• _Extracted records_:
▶
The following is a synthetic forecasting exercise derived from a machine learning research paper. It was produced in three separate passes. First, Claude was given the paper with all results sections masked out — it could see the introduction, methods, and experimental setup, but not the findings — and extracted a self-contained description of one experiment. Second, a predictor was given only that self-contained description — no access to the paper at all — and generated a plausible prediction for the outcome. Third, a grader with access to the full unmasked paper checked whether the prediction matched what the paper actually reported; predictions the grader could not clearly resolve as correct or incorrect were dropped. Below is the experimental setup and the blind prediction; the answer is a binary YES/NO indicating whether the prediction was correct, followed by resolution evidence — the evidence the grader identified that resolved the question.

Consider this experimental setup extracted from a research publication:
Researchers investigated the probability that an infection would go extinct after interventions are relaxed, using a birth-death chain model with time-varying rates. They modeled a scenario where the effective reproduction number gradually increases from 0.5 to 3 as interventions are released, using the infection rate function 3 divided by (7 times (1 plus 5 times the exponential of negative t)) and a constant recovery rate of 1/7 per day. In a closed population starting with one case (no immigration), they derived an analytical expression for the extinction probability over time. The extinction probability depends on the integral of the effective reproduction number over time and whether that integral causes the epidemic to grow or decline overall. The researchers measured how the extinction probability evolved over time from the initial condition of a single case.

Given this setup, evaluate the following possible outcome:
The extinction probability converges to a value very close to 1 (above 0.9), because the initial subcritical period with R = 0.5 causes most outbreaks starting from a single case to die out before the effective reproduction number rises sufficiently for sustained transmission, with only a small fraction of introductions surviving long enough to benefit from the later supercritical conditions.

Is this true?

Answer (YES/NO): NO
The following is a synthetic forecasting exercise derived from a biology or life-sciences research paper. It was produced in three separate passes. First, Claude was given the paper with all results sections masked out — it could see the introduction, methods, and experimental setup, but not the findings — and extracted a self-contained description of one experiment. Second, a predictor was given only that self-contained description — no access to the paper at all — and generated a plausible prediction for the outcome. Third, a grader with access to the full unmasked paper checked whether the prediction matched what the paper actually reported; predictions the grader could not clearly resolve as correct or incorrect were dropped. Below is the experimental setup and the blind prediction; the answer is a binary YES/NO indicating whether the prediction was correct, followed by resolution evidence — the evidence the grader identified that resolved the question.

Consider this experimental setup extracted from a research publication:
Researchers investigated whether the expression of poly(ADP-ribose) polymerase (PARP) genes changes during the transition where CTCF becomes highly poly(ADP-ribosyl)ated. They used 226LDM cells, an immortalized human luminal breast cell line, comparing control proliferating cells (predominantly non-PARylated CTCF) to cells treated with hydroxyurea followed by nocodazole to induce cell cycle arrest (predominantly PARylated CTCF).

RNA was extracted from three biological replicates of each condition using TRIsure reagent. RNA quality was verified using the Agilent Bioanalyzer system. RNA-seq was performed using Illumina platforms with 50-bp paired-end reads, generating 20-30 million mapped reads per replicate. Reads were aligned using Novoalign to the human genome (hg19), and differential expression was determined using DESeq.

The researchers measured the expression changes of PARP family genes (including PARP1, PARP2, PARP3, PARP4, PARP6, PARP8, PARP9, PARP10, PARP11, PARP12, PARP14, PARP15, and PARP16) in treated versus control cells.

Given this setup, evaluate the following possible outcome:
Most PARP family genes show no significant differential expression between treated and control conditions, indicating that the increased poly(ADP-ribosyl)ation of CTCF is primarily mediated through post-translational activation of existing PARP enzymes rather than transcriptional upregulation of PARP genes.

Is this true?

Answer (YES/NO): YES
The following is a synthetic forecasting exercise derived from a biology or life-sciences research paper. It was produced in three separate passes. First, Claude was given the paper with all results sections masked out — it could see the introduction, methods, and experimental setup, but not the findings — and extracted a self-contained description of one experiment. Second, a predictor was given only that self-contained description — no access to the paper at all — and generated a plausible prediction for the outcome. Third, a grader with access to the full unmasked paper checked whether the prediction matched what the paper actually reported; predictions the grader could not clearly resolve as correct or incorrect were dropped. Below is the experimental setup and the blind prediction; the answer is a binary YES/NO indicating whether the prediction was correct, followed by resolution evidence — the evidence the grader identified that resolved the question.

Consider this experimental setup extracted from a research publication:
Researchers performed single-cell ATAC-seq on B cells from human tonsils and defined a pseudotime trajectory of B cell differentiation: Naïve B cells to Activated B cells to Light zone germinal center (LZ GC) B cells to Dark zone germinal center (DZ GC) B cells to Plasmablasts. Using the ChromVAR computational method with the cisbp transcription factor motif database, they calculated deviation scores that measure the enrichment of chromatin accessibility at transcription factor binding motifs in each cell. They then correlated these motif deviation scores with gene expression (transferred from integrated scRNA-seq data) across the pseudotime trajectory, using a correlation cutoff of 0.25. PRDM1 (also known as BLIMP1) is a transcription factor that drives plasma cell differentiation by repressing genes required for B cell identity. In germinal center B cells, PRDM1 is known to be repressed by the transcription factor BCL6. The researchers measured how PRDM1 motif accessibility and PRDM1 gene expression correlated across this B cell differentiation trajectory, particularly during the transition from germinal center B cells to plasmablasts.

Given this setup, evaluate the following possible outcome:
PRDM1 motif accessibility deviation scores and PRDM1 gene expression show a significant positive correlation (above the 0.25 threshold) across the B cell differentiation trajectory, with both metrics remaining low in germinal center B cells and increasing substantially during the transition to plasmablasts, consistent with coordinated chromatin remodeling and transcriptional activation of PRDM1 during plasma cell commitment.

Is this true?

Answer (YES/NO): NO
◀
• _Activity_: The answer should be all lines from the entries above that hold the word "case".

• _Task answer_:
Researchers investigated the probability that an infection would go extinct after interventions are relaxed, using a birth-death chain model with time-varying rates. They modeled a scenario where the effective reproduction number gradually increases from 0.5 to 3 as interventions are released, using the infection rate function 3 divided by (7 times (1 plus 5 times the exponential of negative t)) and a constant recovery rate of 1/7 per day. In a closed population starting with one case (no immigration), they derived an analytical expression for the extinction probability over time. The extinction probability depends on the integral of the effective reproduction number over time and whether that integral causes the epidemic to grow or decline overall. The researchers measured how the extinction probability evolved over time from the initial condition of a single case.
The extinction probability converges to a value very close to 1 (above 0.9), because the initial subcritical period with R = 0.5 causes most outbreaks starting from a single case to die out before the effective reproduction number rises sufficiently for sustained transmission, with only a small fraction of introductions surviving long enough to benefit from the later supercritical conditions.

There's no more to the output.